Vancouver is Seattle and Tacoma's sister port. A three-week walkout that started in Vancouver in mid-July helped serve as a catalyst for a job action that occurred in both cities in mid-August. Now Hickey is hoping Vancouver's victory will spill over into Seattle's port as well, forcing some radical, pro-union reform from the Port Commission. His union has produced a list of demands, the so-called 10 Points of Justice. Instead of indirectly seeking more union members, the Teamsters are demanding instant, industry-wide union recognition for owner-operators. That involves fair wages, job security, pensions, and benefits like health coverage and unemployment insurance.

If the Port Commission won't cooperate, Hickey says, the union will carry out a guerrilla approach to disrupt business at the Seattle port. This includes "surgical strikes" against individual trucking companies or at individual terminals. "This is a strategic approach," he says. "[We want] to keep continued pressure on the ship lines and rail lines. We have to be smarter to keep up the long-term pressure." A full-fledged strike can't be sustained since the Teamsters only represent a small portion of truckers at the port, and since owner-operators can't afford to lose wages for too many consecutive days.

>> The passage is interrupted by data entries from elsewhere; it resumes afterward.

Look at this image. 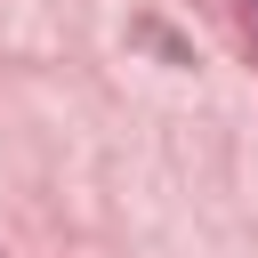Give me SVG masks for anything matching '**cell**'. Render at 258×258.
I'll return each mask as SVG.
<instances>
[]
</instances>
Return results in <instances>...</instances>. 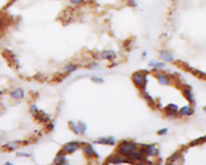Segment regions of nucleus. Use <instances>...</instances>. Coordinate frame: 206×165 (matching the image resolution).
<instances>
[{
	"instance_id": "nucleus-1",
	"label": "nucleus",
	"mask_w": 206,
	"mask_h": 165,
	"mask_svg": "<svg viewBox=\"0 0 206 165\" xmlns=\"http://www.w3.org/2000/svg\"><path fill=\"white\" fill-rule=\"evenodd\" d=\"M2 55L4 57L5 60H7L9 66L12 67V68H15V69H19V63L18 59L16 58L15 54L12 51L6 48L2 52Z\"/></svg>"
},
{
	"instance_id": "nucleus-2",
	"label": "nucleus",
	"mask_w": 206,
	"mask_h": 165,
	"mask_svg": "<svg viewBox=\"0 0 206 165\" xmlns=\"http://www.w3.org/2000/svg\"><path fill=\"white\" fill-rule=\"evenodd\" d=\"M137 150V145L135 143L130 142H123L118 147V152L121 155H124L127 157V159L131 156V154Z\"/></svg>"
},
{
	"instance_id": "nucleus-3",
	"label": "nucleus",
	"mask_w": 206,
	"mask_h": 165,
	"mask_svg": "<svg viewBox=\"0 0 206 165\" xmlns=\"http://www.w3.org/2000/svg\"><path fill=\"white\" fill-rule=\"evenodd\" d=\"M147 74H142V72H137L133 74L132 79L133 82L135 83V85L137 86L139 89L142 90L144 89L147 84Z\"/></svg>"
},
{
	"instance_id": "nucleus-4",
	"label": "nucleus",
	"mask_w": 206,
	"mask_h": 165,
	"mask_svg": "<svg viewBox=\"0 0 206 165\" xmlns=\"http://www.w3.org/2000/svg\"><path fill=\"white\" fill-rule=\"evenodd\" d=\"M81 147L80 143L76 142V141H72V142L67 143L66 144L64 145V147L62 150L64 151L65 154H72L75 152L77 150Z\"/></svg>"
},
{
	"instance_id": "nucleus-5",
	"label": "nucleus",
	"mask_w": 206,
	"mask_h": 165,
	"mask_svg": "<svg viewBox=\"0 0 206 165\" xmlns=\"http://www.w3.org/2000/svg\"><path fill=\"white\" fill-rule=\"evenodd\" d=\"M33 117L39 123H48V122L50 121L51 119L49 117V115H47L44 111L43 110H39L36 114V115H33Z\"/></svg>"
},
{
	"instance_id": "nucleus-6",
	"label": "nucleus",
	"mask_w": 206,
	"mask_h": 165,
	"mask_svg": "<svg viewBox=\"0 0 206 165\" xmlns=\"http://www.w3.org/2000/svg\"><path fill=\"white\" fill-rule=\"evenodd\" d=\"M140 151L142 152L143 155H147V156H155L158 153V150L156 149V147L154 145H148V146H143L142 148L140 149Z\"/></svg>"
},
{
	"instance_id": "nucleus-7",
	"label": "nucleus",
	"mask_w": 206,
	"mask_h": 165,
	"mask_svg": "<svg viewBox=\"0 0 206 165\" xmlns=\"http://www.w3.org/2000/svg\"><path fill=\"white\" fill-rule=\"evenodd\" d=\"M81 147H82V151H84V153L89 158H92V157H94V156H97V157L98 156V154L96 153L95 150L94 149V147L91 146V144H89V143H83Z\"/></svg>"
},
{
	"instance_id": "nucleus-8",
	"label": "nucleus",
	"mask_w": 206,
	"mask_h": 165,
	"mask_svg": "<svg viewBox=\"0 0 206 165\" xmlns=\"http://www.w3.org/2000/svg\"><path fill=\"white\" fill-rule=\"evenodd\" d=\"M164 110L166 115L169 117H176L178 115V106L177 105H174V104L168 105Z\"/></svg>"
},
{
	"instance_id": "nucleus-9",
	"label": "nucleus",
	"mask_w": 206,
	"mask_h": 165,
	"mask_svg": "<svg viewBox=\"0 0 206 165\" xmlns=\"http://www.w3.org/2000/svg\"><path fill=\"white\" fill-rule=\"evenodd\" d=\"M11 96L15 100H20L25 97V92H24L23 88H16L11 93Z\"/></svg>"
},
{
	"instance_id": "nucleus-10",
	"label": "nucleus",
	"mask_w": 206,
	"mask_h": 165,
	"mask_svg": "<svg viewBox=\"0 0 206 165\" xmlns=\"http://www.w3.org/2000/svg\"><path fill=\"white\" fill-rule=\"evenodd\" d=\"M67 159L65 157V153L63 150H60L57 153V156L54 159V161H53V163L55 164H64L66 163Z\"/></svg>"
},
{
	"instance_id": "nucleus-11",
	"label": "nucleus",
	"mask_w": 206,
	"mask_h": 165,
	"mask_svg": "<svg viewBox=\"0 0 206 165\" xmlns=\"http://www.w3.org/2000/svg\"><path fill=\"white\" fill-rule=\"evenodd\" d=\"M107 163H131V161L128 160H126L124 159L122 156H121L120 155H115V156H113L112 157H110L109 161Z\"/></svg>"
},
{
	"instance_id": "nucleus-12",
	"label": "nucleus",
	"mask_w": 206,
	"mask_h": 165,
	"mask_svg": "<svg viewBox=\"0 0 206 165\" xmlns=\"http://www.w3.org/2000/svg\"><path fill=\"white\" fill-rule=\"evenodd\" d=\"M160 58L165 62H171L174 60L173 55H172V53H169V52H167V51L166 50H163L162 51V52H160Z\"/></svg>"
},
{
	"instance_id": "nucleus-13",
	"label": "nucleus",
	"mask_w": 206,
	"mask_h": 165,
	"mask_svg": "<svg viewBox=\"0 0 206 165\" xmlns=\"http://www.w3.org/2000/svg\"><path fill=\"white\" fill-rule=\"evenodd\" d=\"M94 143H101V144H107V145H114L115 143V139L112 137L110 138H100L98 140L94 141Z\"/></svg>"
},
{
	"instance_id": "nucleus-14",
	"label": "nucleus",
	"mask_w": 206,
	"mask_h": 165,
	"mask_svg": "<svg viewBox=\"0 0 206 165\" xmlns=\"http://www.w3.org/2000/svg\"><path fill=\"white\" fill-rule=\"evenodd\" d=\"M101 57L103 59H107V60H113L116 57V54L114 51L109 50V51H104L101 53Z\"/></svg>"
},
{
	"instance_id": "nucleus-15",
	"label": "nucleus",
	"mask_w": 206,
	"mask_h": 165,
	"mask_svg": "<svg viewBox=\"0 0 206 165\" xmlns=\"http://www.w3.org/2000/svg\"><path fill=\"white\" fill-rule=\"evenodd\" d=\"M156 77L158 78L159 82L162 85H167L170 84L169 78L167 77V76L162 74H157Z\"/></svg>"
},
{
	"instance_id": "nucleus-16",
	"label": "nucleus",
	"mask_w": 206,
	"mask_h": 165,
	"mask_svg": "<svg viewBox=\"0 0 206 165\" xmlns=\"http://www.w3.org/2000/svg\"><path fill=\"white\" fill-rule=\"evenodd\" d=\"M193 113H194V110L190 106H184L180 110V114L184 116H189Z\"/></svg>"
},
{
	"instance_id": "nucleus-17",
	"label": "nucleus",
	"mask_w": 206,
	"mask_h": 165,
	"mask_svg": "<svg viewBox=\"0 0 206 165\" xmlns=\"http://www.w3.org/2000/svg\"><path fill=\"white\" fill-rule=\"evenodd\" d=\"M184 95L185 96V98L188 99V101L190 102V103H194V98H193V95H192V93L189 89H184Z\"/></svg>"
},
{
	"instance_id": "nucleus-18",
	"label": "nucleus",
	"mask_w": 206,
	"mask_h": 165,
	"mask_svg": "<svg viewBox=\"0 0 206 165\" xmlns=\"http://www.w3.org/2000/svg\"><path fill=\"white\" fill-rule=\"evenodd\" d=\"M68 75H69V74H67L66 73H65V74H57L53 77V79L51 81H55V82H60V81H62L63 79L66 77Z\"/></svg>"
},
{
	"instance_id": "nucleus-19",
	"label": "nucleus",
	"mask_w": 206,
	"mask_h": 165,
	"mask_svg": "<svg viewBox=\"0 0 206 165\" xmlns=\"http://www.w3.org/2000/svg\"><path fill=\"white\" fill-rule=\"evenodd\" d=\"M189 71H191L192 74H194L196 77H197L201 78V79H203V80H206V74L203 73V72L198 71V70H196V69H189Z\"/></svg>"
},
{
	"instance_id": "nucleus-20",
	"label": "nucleus",
	"mask_w": 206,
	"mask_h": 165,
	"mask_svg": "<svg viewBox=\"0 0 206 165\" xmlns=\"http://www.w3.org/2000/svg\"><path fill=\"white\" fill-rule=\"evenodd\" d=\"M77 69V66L76 64H68V65H66V66L64 67V72H65L67 74H71V73H73V72L75 71Z\"/></svg>"
},
{
	"instance_id": "nucleus-21",
	"label": "nucleus",
	"mask_w": 206,
	"mask_h": 165,
	"mask_svg": "<svg viewBox=\"0 0 206 165\" xmlns=\"http://www.w3.org/2000/svg\"><path fill=\"white\" fill-rule=\"evenodd\" d=\"M69 128L71 129L72 131H74L76 135H80V131H79V128H78L77 124H76L74 122L70 121L69 122Z\"/></svg>"
},
{
	"instance_id": "nucleus-22",
	"label": "nucleus",
	"mask_w": 206,
	"mask_h": 165,
	"mask_svg": "<svg viewBox=\"0 0 206 165\" xmlns=\"http://www.w3.org/2000/svg\"><path fill=\"white\" fill-rule=\"evenodd\" d=\"M78 128H79V131H80V134L81 135H84L86 131V129H87V126L85 125L83 122H78L77 123Z\"/></svg>"
},
{
	"instance_id": "nucleus-23",
	"label": "nucleus",
	"mask_w": 206,
	"mask_h": 165,
	"mask_svg": "<svg viewBox=\"0 0 206 165\" xmlns=\"http://www.w3.org/2000/svg\"><path fill=\"white\" fill-rule=\"evenodd\" d=\"M180 151H177V152H176L175 154H173V156H172L171 157H170L169 160H168V163H169V162L172 163V162L176 161L177 159L180 157Z\"/></svg>"
},
{
	"instance_id": "nucleus-24",
	"label": "nucleus",
	"mask_w": 206,
	"mask_h": 165,
	"mask_svg": "<svg viewBox=\"0 0 206 165\" xmlns=\"http://www.w3.org/2000/svg\"><path fill=\"white\" fill-rule=\"evenodd\" d=\"M69 2H71L72 4L79 6V5L84 4L85 2V0H69Z\"/></svg>"
},
{
	"instance_id": "nucleus-25",
	"label": "nucleus",
	"mask_w": 206,
	"mask_h": 165,
	"mask_svg": "<svg viewBox=\"0 0 206 165\" xmlns=\"http://www.w3.org/2000/svg\"><path fill=\"white\" fill-rule=\"evenodd\" d=\"M38 111H39V109L36 105H32L30 106V112H31L32 115H36Z\"/></svg>"
},
{
	"instance_id": "nucleus-26",
	"label": "nucleus",
	"mask_w": 206,
	"mask_h": 165,
	"mask_svg": "<svg viewBox=\"0 0 206 165\" xmlns=\"http://www.w3.org/2000/svg\"><path fill=\"white\" fill-rule=\"evenodd\" d=\"M46 129H47V131L48 132H51V131H53L54 130V124L50 122V123H48L47 126H45Z\"/></svg>"
},
{
	"instance_id": "nucleus-27",
	"label": "nucleus",
	"mask_w": 206,
	"mask_h": 165,
	"mask_svg": "<svg viewBox=\"0 0 206 165\" xmlns=\"http://www.w3.org/2000/svg\"><path fill=\"white\" fill-rule=\"evenodd\" d=\"M154 67L156 68V69H163L165 67V64H163V63H160V62H157L156 65H155V66H154Z\"/></svg>"
},
{
	"instance_id": "nucleus-28",
	"label": "nucleus",
	"mask_w": 206,
	"mask_h": 165,
	"mask_svg": "<svg viewBox=\"0 0 206 165\" xmlns=\"http://www.w3.org/2000/svg\"><path fill=\"white\" fill-rule=\"evenodd\" d=\"M16 156H19V157H30L32 156L31 154L29 153H23V152H17L16 153Z\"/></svg>"
},
{
	"instance_id": "nucleus-29",
	"label": "nucleus",
	"mask_w": 206,
	"mask_h": 165,
	"mask_svg": "<svg viewBox=\"0 0 206 165\" xmlns=\"http://www.w3.org/2000/svg\"><path fill=\"white\" fill-rule=\"evenodd\" d=\"M44 78V76L41 74H37L34 77V79L36 81H42Z\"/></svg>"
},
{
	"instance_id": "nucleus-30",
	"label": "nucleus",
	"mask_w": 206,
	"mask_h": 165,
	"mask_svg": "<svg viewBox=\"0 0 206 165\" xmlns=\"http://www.w3.org/2000/svg\"><path fill=\"white\" fill-rule=\"evenodd\" d=\"M127 3L131 7H136L137 6V2L135 0H127Z\"/></svg>"
},
{
	"instance_id": "nucleus-31",
	"label": "nucleus",
	"mask_w": 206,
	"mask_h": 165,
	"mask_svg": "<svg viewBox=\"0 0 206 165\" xmlns=\"http://www.w3.org/2000/svg\"><path fill=\"white\" fill-rule=\"evenodd\" d=\"M167 132V129L165 128V129H162V130H160V131H158V134L159 135H164V134H166Z\"/></svg>"
},
{
	"instance_id": "nucleus-32",
	"label": "nucleus",
	"mask_w": 206,
	"mask_h": 165,
	"mask_svg": "<svg viewBox=\"0 0 206 165\" xmlns=\"http://www.w3.org/2000/svg\"><path fill=\"white\" fill-rule=\"evenodd\" d=\"M92 80L95 81V82H103V80L101 78H98V77H92Z\"/></svg>"
},
{
	"instance_id": "nucleus-33",
	"label": "nucleus",
	"mask_w": 206,
	"mask_h": 165,
	"mask_svg": "<svg viewBox=\"0 0 206 165\" xmlns=\"http://www.w3.org/2000/svg\"><path fill=\"white\" fill-rule=\"evenodd\" d=\"M17 0H10L9 2H8V3H7V5H6V7H9L10 6H12L14 2H15Z\"/></svg>"
},
{
	"instance_id": "nucleus-34",
	"label": "nucleus",
	"mask_w": 206,
	"mask_h": 165,
	"mask_svg": "<svg viewBox=\"0 0 206 165\" xmlns=\"http://www.w3.org/2000/svg\"><path fill=\"white\" fill-rule=\"evenodd\" d=\"M6 164H8V165H12V164H13V163H11V162H7V163H6Z\"/></svg>"
},
{
	"instance_id": "nucleus-35",
	"label": "nucleus",
	"mask_w": 206,
	"mask_h": 165,
	"mask_svg": "<svg viewBox=\"0 0 206 165\" xmlns=\"http://www.w3.org/2000/svg\"><path fill=\"white\" fill-rule=\"evenodd\" d=\"M203 109H204V112H205V113H206V105H205V106H204V108H203Z\"/></svg>"
},
{
	"instance_id": "nucleus-36",
	"label": "nucleus",
	"mask_w": 206,
	"mask_h": 165,
	"mask_svg": "<svg viewBox=\"0 0 206 165\" xmlns=\"http://www.w3.org/2000/svg\"><path fill=\"white\" fill-rule=\"evenodd\" d=\"M2 91H1V90H0V95H2Z\"/></svg>"
}]
</instances>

Hickey's threats may be falling on deaf ears. Seattle's port commissioners, while sympathetic to independent owner-operators, would rather stay out of it. They seem to see the drivers' concerns as a fight that should really take place between unions and the rest of the trucking industry. At the last Seattle Port Commission meeting, Chief Administrative Officer Tom Tierney provided a legal rationale for not getting involved. "Our in-house council believes that we have no authority to do many of the things we were asked to do," he told commissioners.

Instead, Tierney and Steve Sewell, the port's managing director of the marine division, provided updates on a plan for improving efficiency at the port. This isn't a totally unrelated issue. Independent owner-operators don't get paid by the hour, they get paid by the haul. The truckers are losing a lot of money at the port just waiting in line.

Hickey left the meeting disappointed but unswayed. "We aren't opposed to any methods to improve the efficiency of the dock system," he said. [But the commission] is only patting itself on the back and saying things are getting better. We need the 10 Points of Justice, not a Band-Aid fix."